Action item:
Would you transcribe each of the entries exactly, with nothing added or dropped?

- Opening Delimiter -

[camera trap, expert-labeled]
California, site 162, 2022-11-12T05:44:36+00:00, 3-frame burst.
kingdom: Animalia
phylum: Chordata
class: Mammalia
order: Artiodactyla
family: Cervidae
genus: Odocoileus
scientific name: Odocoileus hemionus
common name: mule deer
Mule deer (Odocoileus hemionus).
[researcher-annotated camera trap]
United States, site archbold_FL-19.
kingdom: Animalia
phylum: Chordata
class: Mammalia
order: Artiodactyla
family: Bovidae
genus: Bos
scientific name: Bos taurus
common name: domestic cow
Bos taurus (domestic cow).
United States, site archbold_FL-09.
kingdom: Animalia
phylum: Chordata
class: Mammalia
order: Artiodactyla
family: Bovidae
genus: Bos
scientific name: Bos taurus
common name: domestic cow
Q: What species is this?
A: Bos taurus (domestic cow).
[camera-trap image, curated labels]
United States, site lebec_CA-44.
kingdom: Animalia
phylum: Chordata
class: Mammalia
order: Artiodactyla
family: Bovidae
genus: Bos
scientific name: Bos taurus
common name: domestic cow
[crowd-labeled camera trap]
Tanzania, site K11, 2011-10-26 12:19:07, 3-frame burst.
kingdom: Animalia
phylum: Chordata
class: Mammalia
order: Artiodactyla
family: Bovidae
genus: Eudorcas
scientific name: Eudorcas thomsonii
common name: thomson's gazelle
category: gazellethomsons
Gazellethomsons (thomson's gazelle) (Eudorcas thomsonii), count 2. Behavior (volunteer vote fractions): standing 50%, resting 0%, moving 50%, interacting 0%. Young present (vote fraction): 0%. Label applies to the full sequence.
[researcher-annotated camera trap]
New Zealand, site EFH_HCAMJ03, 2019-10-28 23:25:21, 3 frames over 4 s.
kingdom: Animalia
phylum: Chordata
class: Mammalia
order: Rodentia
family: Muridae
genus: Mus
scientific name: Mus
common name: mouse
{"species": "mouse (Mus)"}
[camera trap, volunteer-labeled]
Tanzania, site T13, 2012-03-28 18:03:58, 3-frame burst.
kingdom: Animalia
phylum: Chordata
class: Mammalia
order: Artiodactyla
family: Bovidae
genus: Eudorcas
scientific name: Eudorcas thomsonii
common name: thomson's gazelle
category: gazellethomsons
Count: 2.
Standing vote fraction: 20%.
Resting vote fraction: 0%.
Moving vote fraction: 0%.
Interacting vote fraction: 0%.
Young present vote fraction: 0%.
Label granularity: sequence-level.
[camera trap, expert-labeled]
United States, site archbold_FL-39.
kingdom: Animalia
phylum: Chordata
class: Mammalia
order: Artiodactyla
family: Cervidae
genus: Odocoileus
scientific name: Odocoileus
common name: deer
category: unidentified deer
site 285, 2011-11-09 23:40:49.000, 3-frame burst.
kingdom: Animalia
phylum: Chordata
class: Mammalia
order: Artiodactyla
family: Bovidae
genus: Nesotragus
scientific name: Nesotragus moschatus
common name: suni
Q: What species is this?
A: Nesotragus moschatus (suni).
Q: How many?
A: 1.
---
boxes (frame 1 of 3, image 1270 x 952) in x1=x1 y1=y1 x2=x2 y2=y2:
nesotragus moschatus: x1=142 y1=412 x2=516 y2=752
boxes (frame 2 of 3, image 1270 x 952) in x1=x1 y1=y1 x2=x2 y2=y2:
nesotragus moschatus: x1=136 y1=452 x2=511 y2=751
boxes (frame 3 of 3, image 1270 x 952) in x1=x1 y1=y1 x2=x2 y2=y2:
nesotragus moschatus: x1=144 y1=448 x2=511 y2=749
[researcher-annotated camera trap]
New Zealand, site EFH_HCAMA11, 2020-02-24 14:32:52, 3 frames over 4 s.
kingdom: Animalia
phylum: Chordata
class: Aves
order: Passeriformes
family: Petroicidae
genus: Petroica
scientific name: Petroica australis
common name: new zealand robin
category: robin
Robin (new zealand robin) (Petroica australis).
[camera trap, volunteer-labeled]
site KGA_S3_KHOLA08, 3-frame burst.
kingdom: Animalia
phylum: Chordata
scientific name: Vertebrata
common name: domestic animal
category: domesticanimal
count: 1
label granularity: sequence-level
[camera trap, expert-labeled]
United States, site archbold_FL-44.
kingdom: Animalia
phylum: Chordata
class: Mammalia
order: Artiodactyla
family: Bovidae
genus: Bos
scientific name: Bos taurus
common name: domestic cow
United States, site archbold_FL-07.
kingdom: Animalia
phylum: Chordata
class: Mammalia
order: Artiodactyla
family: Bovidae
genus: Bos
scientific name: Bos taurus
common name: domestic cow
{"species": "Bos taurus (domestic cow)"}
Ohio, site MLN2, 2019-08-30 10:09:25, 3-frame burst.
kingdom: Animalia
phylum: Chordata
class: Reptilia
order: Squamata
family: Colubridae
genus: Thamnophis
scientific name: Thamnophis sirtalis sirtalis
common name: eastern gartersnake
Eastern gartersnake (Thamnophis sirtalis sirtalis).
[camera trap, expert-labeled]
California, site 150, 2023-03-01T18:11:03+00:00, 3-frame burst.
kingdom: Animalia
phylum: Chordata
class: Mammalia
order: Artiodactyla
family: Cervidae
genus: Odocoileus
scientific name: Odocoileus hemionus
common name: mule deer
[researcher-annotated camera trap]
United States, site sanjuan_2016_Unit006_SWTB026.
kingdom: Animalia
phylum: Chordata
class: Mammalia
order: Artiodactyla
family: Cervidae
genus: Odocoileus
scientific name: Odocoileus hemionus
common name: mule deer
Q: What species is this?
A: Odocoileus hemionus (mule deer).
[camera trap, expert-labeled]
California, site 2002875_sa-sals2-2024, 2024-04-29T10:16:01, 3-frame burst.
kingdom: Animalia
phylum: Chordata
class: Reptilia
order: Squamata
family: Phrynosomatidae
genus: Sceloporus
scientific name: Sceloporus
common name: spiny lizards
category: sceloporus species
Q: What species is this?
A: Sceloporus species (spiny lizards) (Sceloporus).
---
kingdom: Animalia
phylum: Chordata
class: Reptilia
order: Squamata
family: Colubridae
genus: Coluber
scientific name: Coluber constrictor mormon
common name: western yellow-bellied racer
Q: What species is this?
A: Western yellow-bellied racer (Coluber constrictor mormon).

- Closing Delimiter -

Completed exercise:
[camera trap, expert-labeled]
California, site 162, 2022-11-12T05:44:36+00:00, 3-frame burst.
kingdom: Animalia
phylum: Chordata
class: Mammalia
order: Artiodactyla
family: Cervidae
genus: Odocoileus
scientific name: Odocoileus hemionus
common name: mule deer
Mule deer (Odocoileus hemionus).
[researcher-annotated camera trap]
United States, site archbold_FL-19.
kingdom: Animalia
phylum: Chordata
class: Mammalia
order: Artiodactyla
family: Bovidae
genus: Bos
scientific name: Bos taurus
common name: domestic cow
Bos taurus (domestic cow).
United States, site archbold_FL-09.
kingdom: Animalia
phylum: Chordata
class: Mammalia
order: Artiodactyla
family: Bovidae
genus: Bos
scientific name: Bos taurus
common name: domestic cow
Q: What species is this?
A: Bos taurus (domestic cow).
[camera-trap image, curated labels]
United States, site lebec_CA-44.
kingdom: Animalia
phylum: Chordata
class: Mammalia
order: Artiodactyla
family: Bovidae
genus: Bos
scientific name: Bos taurus
common name: domestic cow
[crowd-labeled camera trap]
Tanzania, site K11, 2011-10-26 12:19:07, 3-frame burst.
kingdom: Animalia
phylum: Chordata
class: Mammalia
order: Artiodactyla
family: Bovidae
genus: Eudorcas
scientific name: Eudorcas thomsonii
common name: thomson's gazelle
category: gazellethomsons
Gazellethomsons (thomson's gazelle) (Eudorcas thomsonii), count 2. Behavior (volunteer vote fractions): standing 50%, resting 0%, moving 50%, interacting 0%. Young present (vote fraction): 0%. Label applies to the full sequence.
[researcher-annotated camera trap]
New Zealand, site EFH_HCAMJ03, 2019-10-28 23:25:21, 3 frames over 4 s.
kingdom: Animalia
phylum: Chordata
class: Mammalia
order: Rodentia
family: Muridae
genus: Mus
scientific name: Mus
common name: mouse
{"species": "mouse (Mus)"}
[camera trap, volunteer-labeled]
Tanzania, site T13, 2012-03-28 18:03:58, 3-frame burst.
kingdom: Animalia
phylum: Chordata
class: Mammalia
order: Artiodactyla
family: Bovidae
genus: Eudorcas
scientific name: Eudorcas thomsonii
common name: thomson's gazelle
category: gazellethomsons
Count: 2.
Standing vote fraction: 20%.
Resting vote fraction: 0%.
Moving vote fraction: 0%.
Interacting vote fraction: 0%.
Young present vote fraction: 0%.
Label granularity: sequence-level.
[camera trap, expert-labeled]
United States, site archbold_FL-39.
kingdom: Animalia
phylum: Chordata
class: Mammalia
order: Artiodactyla
family: Cervidae
genus: Odocoileus
scientific name: Odocoileus
common name: deer
category: unidentified deer
site 285, 2011-11-09 23:40:49.000, 3-frame burst.
kingdom: Animalia
phylum: Chordata
class: Mammalia
order: Artiodactyla
family: Bovidae
genus: Nesotragus
scientific name: Nesotragus moschatus
common name: suni
Q: What species is this?
A: Nesotragus moschatus (suni).
Q: How many?
A: 1.
---
boxes (frame 1 of 3, image 1270 x 952) in x1=x1 y1=y1 x2=x2 y2=y2:
nesotragus moschatus: x1=142 y1=412 x2=516 y2=752
boxes (frame 2 of 3, image 1270 x 952) in x1=x1 y1=y1 x2=x2 y2=y2:
nesotragus moschatus: x1=136 y1=452 x2=511 y2=751
boxes (frame 3 of 3, image 1270 x 952) in x1=x1 y1=y1 x2=x2 y2=y2:
nesotragus moschatus: x1=144 y1=448 x2=511 y2=749
[researcher-annotated camera trap]
New Zealand, site EFH_HCAMA11, 2020-02-24 14:32:52, 3 frames over 4 s.
kingdom: Animalia
phylum: Chordata
class: Aves
order: Passeriformes
family: Petroicidae
genus: Petroica
scientific name: Petroica australis
common name: new zealand robin
category: robin
Robin (new zealand robin) (Petroica australis).
[camera trap, volunteer-labeled]
site KGA_S3_KHOLA08, 3-frame burst.
kingdom: Animalia
phylum: Chordata
scientific name: Vertebrata
common name: domestic animal
category: domesticanimal
count: 1
label granularity: sequence-level
[camera trap, expert-labeled]
United States, site archbold_FL-44.
kingdom: Animalia
phylum: Chordata
class: Mammalia
order: Artiodactyla
family: Bovidae
genus: Bos
scientific name: Bos taurus
common name: domestic cow
United States, site archbold_FL-07.
kingdom: Animalia
phylum: Chordata
class: Mammalia
order: Artiodactyla
family: Bovidae
genus: Bos
scientific name: Bos taurus
common name: domestic cow
{"species": "Bos taurus (domestic cow)"}
Ohio, site MLN2, 2019-08-30 10:09:25, 3-frame burst.
kingdom: Animalia
phylum: Chordata
class: Reptilia
order: Squamata
family: Colubridae
genus: Thamnophis
scientific name: Thamnophis sirtalis sirtalis
common name: eastern gartersnake
Eastern gartersnake (Thamnophis sirtalis sirtalis).
[camera trap, expert-labeled]
California, site 150, 2023-03-01T18:11:03+00:00, 3-frame burst.
kingdom: Animalia
phylum: Chordata
class: Mammalia
order: Artiodactyla
family: Cervidae
genus: Odocoileus
scientific name: Odocoileus hemionus
common name: mule deer
[researcher-annotated camera trap]
United States, site sanjuan_2016_Unit006_SWTB026.
kingdom: Animalia
phylum: Chordata
class: Mammalia
order: Artiodactyla
family: Cervidae
genus: Odocoileus
scientific name: Odocoileus hemionus
common name: mule deer
Q: What species is this?
A: Odocoileus hemionus (mule deer).
[camera trap, expert-labeled]
California, site 2002875_sa-sals2-2024, 2024-04-29T10:16:01, 3-frame burst.
kingdom: Animalia
phylum: Chordata
class: Reptilia
order: Squamata
family: Phrynosomatidae
genus: Sceloporus
scientific name: Sceloporus
common name: spiny lizards
category: sceloporus species
Q: What species is this?
A: Sceloporus species (spiny lizards) (Sceloporus).
---
kingdom: Animalia
phylum: Chordata
class: Reptilia
order: Squamata
family: Colubridae
genus: Coluber
scientific name: Coluber constrictor mormon
common name: western yellow-bellied racer
Q: What species is this?
A: Western yellow-bellied racer (Coluber constrictor mormon).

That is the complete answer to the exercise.